▶ [Material for this task]:
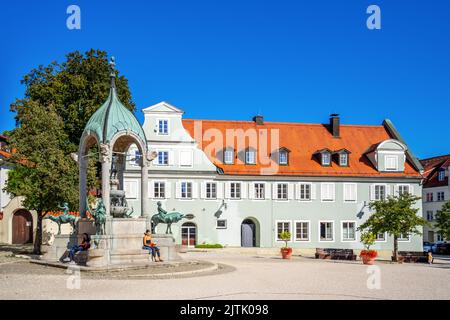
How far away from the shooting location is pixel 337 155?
52625mm

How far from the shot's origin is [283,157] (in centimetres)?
5147

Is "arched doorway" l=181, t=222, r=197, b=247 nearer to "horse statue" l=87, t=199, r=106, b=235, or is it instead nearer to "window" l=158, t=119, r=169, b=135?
"window" l=158, t=119, r=169, b=135

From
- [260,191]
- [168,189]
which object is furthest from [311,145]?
[168,189]

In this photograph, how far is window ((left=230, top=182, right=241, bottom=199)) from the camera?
49500 millimetres

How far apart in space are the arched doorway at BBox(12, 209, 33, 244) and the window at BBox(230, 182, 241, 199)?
16.2 meters

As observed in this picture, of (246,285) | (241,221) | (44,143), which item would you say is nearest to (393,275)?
(246,285)

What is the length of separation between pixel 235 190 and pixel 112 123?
83.0 ft

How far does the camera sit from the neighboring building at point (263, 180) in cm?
4856

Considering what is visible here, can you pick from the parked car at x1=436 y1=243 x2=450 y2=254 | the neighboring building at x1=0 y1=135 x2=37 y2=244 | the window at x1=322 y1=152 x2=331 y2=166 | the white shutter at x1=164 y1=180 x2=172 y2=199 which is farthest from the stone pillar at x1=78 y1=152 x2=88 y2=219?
the parked car at x1=436 y1=243 x2=450 y2=254

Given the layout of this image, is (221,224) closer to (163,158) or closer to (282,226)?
(282,226)

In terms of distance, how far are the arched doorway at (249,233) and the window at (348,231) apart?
287 inches

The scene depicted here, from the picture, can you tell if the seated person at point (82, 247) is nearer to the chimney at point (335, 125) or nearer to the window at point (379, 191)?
the window at point (379, 191)

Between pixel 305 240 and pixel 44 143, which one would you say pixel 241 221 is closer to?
pixel 305 240
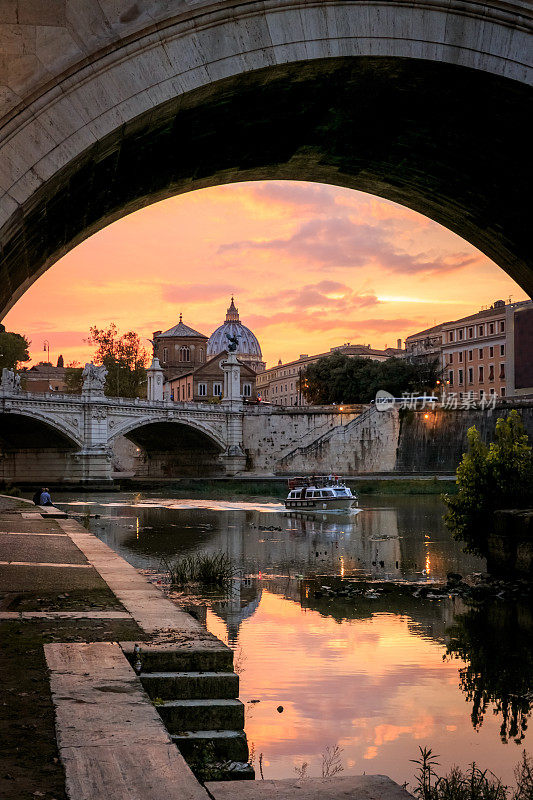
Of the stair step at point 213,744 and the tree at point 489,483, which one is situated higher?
the tree at point 489,483

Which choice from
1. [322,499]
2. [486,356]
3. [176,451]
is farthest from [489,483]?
[486,356]

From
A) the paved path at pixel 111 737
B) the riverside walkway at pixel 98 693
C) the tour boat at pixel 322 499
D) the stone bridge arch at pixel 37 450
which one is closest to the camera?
the paved path at pixel 111 737

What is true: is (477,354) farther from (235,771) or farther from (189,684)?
(235,771)

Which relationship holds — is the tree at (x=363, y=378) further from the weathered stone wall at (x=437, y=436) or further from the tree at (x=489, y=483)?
the tree at (x=489, y=483)

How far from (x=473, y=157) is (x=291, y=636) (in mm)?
8896

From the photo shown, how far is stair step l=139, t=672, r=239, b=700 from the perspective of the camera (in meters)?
6.58

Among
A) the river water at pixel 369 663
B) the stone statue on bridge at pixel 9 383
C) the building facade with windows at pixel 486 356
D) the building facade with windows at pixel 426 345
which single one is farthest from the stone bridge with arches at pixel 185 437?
the river water at pixel 369 663

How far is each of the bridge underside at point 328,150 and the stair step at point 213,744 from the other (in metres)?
3.18

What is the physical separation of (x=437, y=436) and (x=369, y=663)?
63.3m

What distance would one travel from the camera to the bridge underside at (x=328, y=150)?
5590 mm

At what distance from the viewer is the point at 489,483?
59.0 feet

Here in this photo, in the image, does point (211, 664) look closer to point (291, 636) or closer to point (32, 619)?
point (32, 619)

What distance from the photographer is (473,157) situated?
659 cm

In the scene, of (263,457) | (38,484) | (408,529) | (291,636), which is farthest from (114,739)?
(263,457)
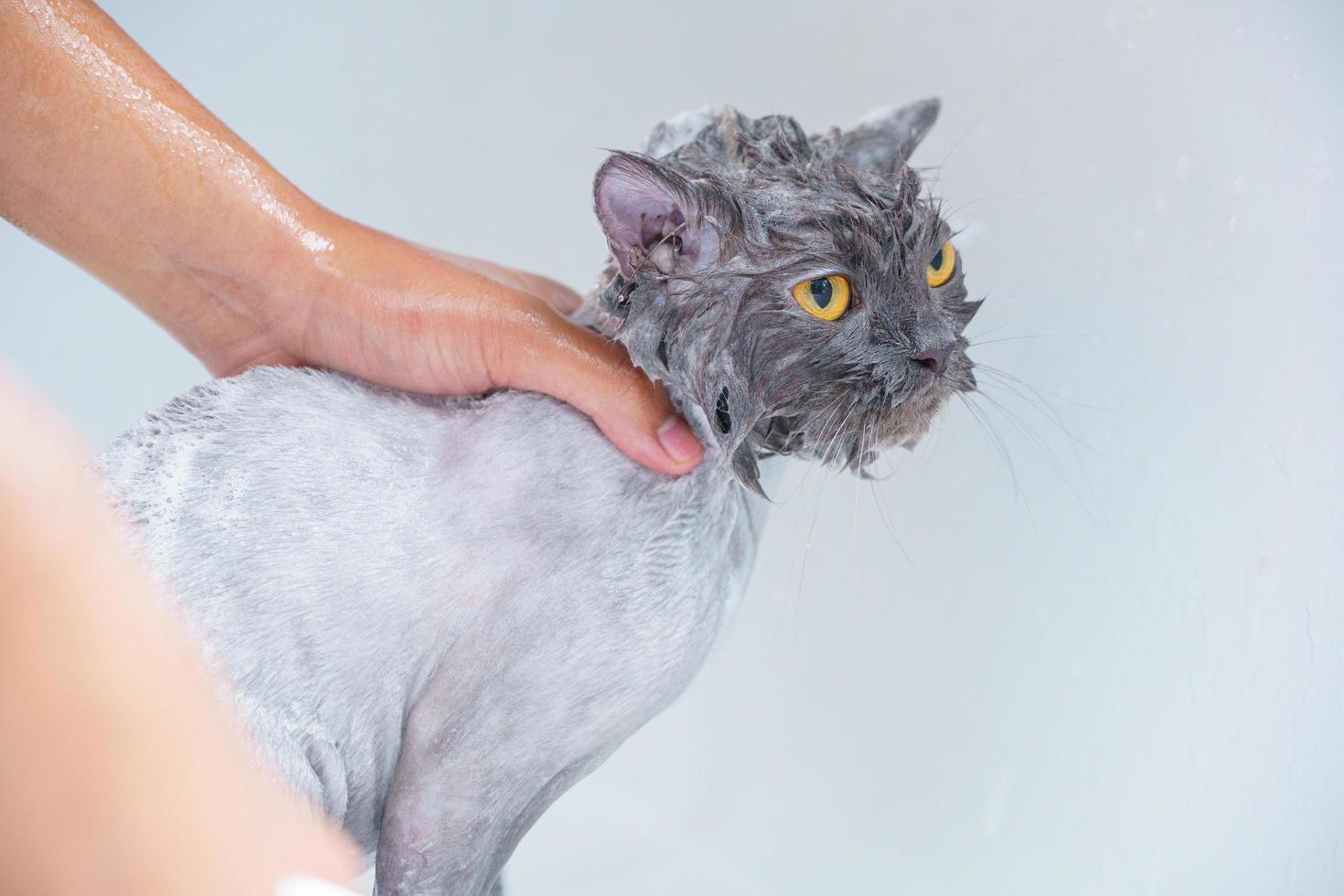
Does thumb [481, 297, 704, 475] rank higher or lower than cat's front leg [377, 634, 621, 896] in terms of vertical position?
higher

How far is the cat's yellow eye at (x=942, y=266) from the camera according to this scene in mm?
1048

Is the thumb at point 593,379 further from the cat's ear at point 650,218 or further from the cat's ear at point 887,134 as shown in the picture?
the cat's ear at point 887,134

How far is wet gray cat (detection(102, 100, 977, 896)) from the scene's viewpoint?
3.19 ft

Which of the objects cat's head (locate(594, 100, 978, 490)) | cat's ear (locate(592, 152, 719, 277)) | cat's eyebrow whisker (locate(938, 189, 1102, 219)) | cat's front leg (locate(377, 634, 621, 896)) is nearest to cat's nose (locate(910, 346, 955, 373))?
cat's head (locate(594, 100, 978, 490))

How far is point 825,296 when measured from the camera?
38.0 inches

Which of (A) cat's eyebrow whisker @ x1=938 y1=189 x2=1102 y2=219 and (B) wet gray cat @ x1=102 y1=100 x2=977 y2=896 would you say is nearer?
(B) wet gray cat @ x1=102 y1=100 x2=977 y2=896

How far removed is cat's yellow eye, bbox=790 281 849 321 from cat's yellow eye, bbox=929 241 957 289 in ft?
0.39

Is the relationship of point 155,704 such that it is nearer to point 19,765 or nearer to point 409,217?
point 19,765

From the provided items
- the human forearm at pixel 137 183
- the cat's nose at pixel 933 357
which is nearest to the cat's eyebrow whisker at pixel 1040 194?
the cat's nose at pixel 933 357

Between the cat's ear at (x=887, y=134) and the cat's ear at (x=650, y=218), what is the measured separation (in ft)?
0.86

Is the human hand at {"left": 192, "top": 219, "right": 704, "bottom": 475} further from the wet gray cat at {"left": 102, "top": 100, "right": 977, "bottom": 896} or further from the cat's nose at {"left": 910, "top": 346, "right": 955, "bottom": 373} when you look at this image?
the cat's nose at {"left": 910, "top": 346, "right": 955, "bottom": 373}

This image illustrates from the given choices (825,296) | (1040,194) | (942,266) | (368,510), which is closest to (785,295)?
(825,296)

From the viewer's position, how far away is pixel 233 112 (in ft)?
6.99

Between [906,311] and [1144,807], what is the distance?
0.81 m
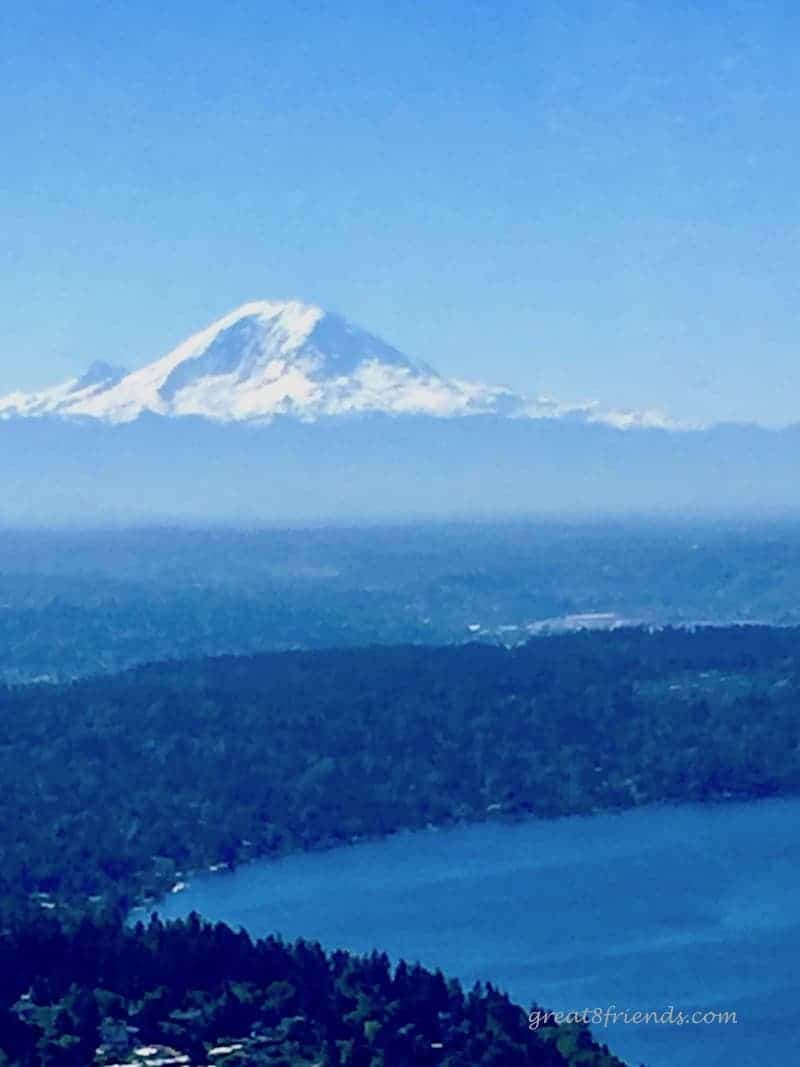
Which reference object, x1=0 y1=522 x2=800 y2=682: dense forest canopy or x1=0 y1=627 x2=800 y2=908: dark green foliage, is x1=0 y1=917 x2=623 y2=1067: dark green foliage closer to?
x1=0 y1=627 x2=800 y2=908: dark green foliage

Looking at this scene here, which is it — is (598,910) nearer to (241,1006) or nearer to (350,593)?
(241,1006)

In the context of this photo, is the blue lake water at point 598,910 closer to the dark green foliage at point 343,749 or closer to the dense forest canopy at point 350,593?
the dark green foliage at point 343,749

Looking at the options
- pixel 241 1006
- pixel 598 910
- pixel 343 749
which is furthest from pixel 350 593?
pixel 241 1006

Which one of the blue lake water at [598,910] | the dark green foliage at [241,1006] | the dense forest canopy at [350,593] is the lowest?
the blue lake water at [598,910]

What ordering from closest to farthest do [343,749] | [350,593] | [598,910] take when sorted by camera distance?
[598,910] < [343,749] < [350,593]

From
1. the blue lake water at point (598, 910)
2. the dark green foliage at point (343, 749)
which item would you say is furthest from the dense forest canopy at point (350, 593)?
the blue lake water at point (598, 910)
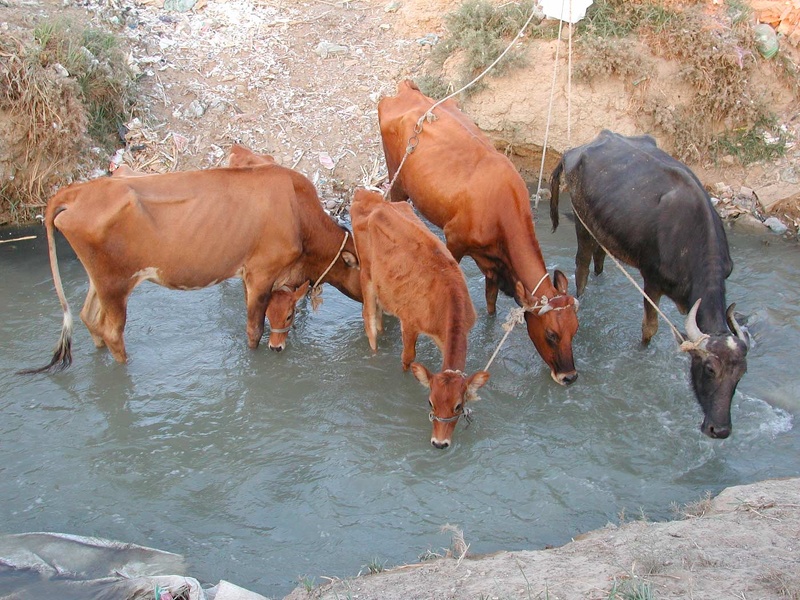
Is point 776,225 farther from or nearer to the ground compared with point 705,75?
nearer to the ground

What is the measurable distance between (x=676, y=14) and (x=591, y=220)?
5.06m

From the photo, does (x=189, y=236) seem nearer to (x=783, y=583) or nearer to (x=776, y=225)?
(x=783, y=583)

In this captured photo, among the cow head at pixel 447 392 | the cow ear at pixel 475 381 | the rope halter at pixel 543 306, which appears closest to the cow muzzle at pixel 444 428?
the cow head at pixel 447 392

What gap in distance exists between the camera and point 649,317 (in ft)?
24.8

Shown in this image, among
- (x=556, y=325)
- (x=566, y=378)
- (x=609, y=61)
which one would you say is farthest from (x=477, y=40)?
(x=566, y=378)

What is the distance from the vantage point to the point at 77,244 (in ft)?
21.9

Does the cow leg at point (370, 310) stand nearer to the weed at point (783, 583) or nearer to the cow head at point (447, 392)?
the cow head at point (447, 392)

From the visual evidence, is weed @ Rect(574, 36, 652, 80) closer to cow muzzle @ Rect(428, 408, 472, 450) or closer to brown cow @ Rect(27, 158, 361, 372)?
brown cow @ Rect(27, 158, 361, 372)

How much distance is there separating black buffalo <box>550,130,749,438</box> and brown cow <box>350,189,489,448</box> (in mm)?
1890

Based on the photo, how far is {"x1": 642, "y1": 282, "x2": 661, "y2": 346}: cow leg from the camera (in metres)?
7.43

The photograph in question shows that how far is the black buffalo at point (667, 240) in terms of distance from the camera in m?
6.07

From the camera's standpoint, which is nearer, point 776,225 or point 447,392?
point 447,392

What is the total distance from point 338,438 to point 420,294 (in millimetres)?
1487

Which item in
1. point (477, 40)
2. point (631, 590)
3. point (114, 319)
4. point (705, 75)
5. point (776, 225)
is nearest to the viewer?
point (631, 590)
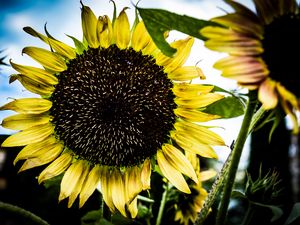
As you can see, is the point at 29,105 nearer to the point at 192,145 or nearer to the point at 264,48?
the point at 192,145

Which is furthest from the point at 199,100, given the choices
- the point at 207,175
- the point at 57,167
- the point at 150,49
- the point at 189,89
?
the point at 207,175

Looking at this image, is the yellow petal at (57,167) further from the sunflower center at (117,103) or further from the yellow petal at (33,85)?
the yellow petal at (33,85)

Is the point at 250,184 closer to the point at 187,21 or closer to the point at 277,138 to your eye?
the point at 187,21

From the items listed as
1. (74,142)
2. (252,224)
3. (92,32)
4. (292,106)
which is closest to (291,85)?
(292,106)

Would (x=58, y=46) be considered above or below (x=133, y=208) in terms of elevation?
above

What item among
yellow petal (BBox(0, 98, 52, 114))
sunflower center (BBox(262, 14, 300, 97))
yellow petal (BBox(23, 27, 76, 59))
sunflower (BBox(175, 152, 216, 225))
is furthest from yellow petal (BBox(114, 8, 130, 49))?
sunflower (BBox(175, 152, 216, 225))

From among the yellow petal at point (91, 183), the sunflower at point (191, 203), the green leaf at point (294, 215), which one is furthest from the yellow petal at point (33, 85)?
the green leaf at point (294, 215)
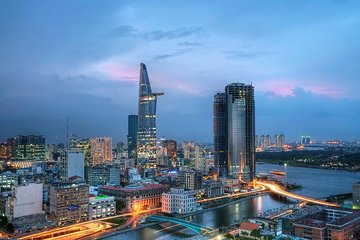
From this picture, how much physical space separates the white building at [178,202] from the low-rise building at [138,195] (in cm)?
108

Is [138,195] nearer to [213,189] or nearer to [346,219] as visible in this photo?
[213,189]

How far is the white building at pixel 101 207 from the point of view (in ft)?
45.8

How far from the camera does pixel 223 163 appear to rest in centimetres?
2669

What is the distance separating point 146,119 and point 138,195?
16748mm

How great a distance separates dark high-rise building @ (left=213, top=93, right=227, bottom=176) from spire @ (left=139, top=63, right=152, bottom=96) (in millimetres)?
7022

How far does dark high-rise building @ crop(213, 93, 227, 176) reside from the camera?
26.7m

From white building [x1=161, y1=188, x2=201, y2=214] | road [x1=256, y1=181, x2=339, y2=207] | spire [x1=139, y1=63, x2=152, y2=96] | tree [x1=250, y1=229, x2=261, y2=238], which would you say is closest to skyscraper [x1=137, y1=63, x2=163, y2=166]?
spire [x1=139, y1=63, x2=152, y2=96]

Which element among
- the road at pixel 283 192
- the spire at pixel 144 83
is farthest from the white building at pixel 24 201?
the spire at pixel 144 83

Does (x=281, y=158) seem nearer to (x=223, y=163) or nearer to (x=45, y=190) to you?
(x=223, y=163)

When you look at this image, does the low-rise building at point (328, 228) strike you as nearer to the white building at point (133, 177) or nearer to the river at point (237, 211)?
the river at point (237, 211)

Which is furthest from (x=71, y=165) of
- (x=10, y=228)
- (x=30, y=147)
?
(x=30, y=147)

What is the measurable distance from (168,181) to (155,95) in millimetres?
13822

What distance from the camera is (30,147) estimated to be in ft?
111

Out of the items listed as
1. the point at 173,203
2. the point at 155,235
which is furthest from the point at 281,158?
the point at 155,235
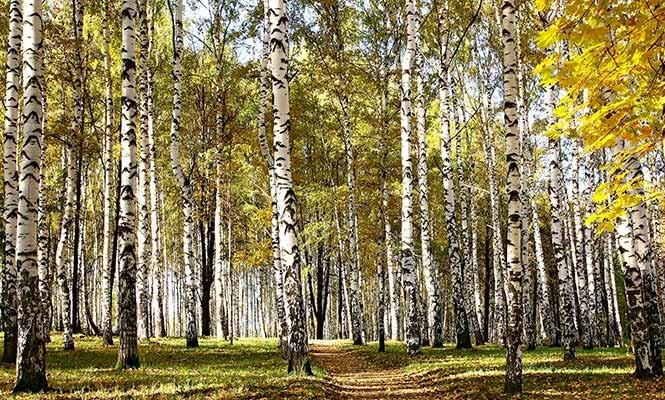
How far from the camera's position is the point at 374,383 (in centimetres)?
1231

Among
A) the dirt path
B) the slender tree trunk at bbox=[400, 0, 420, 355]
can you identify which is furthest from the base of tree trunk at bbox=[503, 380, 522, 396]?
the slender tree trunk at bbox=[400, 0, 420, 355]

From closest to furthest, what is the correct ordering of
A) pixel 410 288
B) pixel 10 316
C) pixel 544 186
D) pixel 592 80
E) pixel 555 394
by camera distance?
pixel 592 80 < pixel 555 394 < pixel 10 316 < pixel 410 288 < pixel 544 186

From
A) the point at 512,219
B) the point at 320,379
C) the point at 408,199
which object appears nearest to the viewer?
the point at 512,219

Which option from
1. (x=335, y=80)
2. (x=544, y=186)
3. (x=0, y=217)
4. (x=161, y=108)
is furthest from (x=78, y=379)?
(x=544, y=186)

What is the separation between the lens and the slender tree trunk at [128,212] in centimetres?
1165

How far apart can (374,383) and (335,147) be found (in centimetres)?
2139

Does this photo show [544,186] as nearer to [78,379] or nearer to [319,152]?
[319,152]

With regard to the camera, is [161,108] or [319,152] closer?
[161,108]

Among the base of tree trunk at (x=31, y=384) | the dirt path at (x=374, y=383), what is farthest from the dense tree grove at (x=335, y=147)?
the dirt path at (x=374, y=383)

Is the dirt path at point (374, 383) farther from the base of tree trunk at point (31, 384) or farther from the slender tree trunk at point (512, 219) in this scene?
the base of tree trunk at point (31, 384)

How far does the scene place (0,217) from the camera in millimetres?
20984

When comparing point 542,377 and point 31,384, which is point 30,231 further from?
point 542,377

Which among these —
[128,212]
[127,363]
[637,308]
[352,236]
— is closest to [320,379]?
[127,363]

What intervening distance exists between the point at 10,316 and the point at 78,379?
10.9 feet
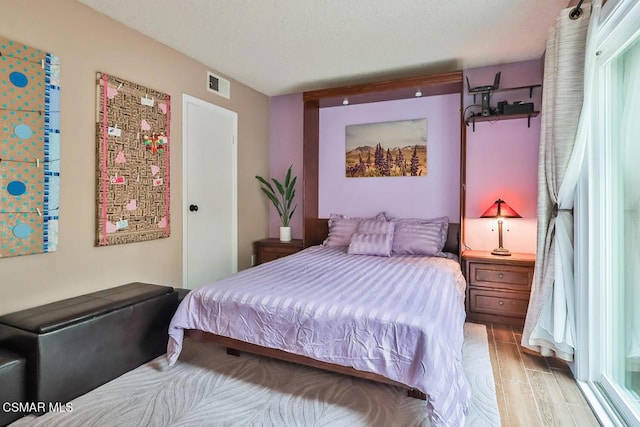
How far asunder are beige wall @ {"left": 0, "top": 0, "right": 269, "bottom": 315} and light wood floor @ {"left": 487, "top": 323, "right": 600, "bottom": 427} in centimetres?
288

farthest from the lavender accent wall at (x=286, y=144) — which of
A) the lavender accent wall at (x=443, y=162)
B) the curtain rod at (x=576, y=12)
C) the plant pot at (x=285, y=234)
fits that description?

▶ [Given instruction]: Copy verbatim the span that begins at the line containing "Which option from" and ends at the last line of the material, inclusive of both; exclude pictures.

▶ [Answer in full]:
Which option from
1. (x=335, y=80)
2. (x=544, y=186)
3. (x=0, y=217)
4. (x=161, y=108)
is furthest from (x=78, y=379)?
(x=544, y=186)

What is the separation between the lens and the slender tree trunk at [128,212] in centimetres?
1165

How far apart can (374,383) and (335,147) be found (in centimetres)?
2139

Does this photo show [544,186] as nearer to [78,379] or nearer to [319,152]?
[319,152]

With regard to the camera, is [161,108] or [319,152] closer?
[161,108]

Among the base of tree trunk at (x=31, y=384) | the dirt path at (x=374, y=383), what is farthest from the dense tree grove at (x=335, y=147)?
the dirt path at (x=374, y=383)

Is the dirt path at point (374, 383) farther from the base of tree trunk at point (31, 384) or farther from the slender tree trunk at point (512, 219) in this scene?
the base of tree trunk at point (31, 384)

How far does the scene place (0,217) from the camera in millimetres?
20984

When comparing point 542,377 and point 31,384, which is point 30,231 further from?
point 542,377

Which among these —
[128,212]
[127,363]
[637,308]
[352,236]
— is closest to [320,379]?
[127,363]

What intervening distance exists between the point at 10,316 and the point at 78,379?
10.9 feet
How far asunder are beige wall @ {"left": 0, "top": 0, "right": 269, "bottom": 315} and light wood floor @ {"left": 487, "top": 323, "right": 600, "bottom": 427} in centimetres?
288

farthest from the lavender accent wall at (x=286, y=144) — which of
A) the lavender accent wall at (x=443, y=162)
B) the curtain rod at (x=576, y=12)
C) the plant pot at (x=285, y=234)
fits that description?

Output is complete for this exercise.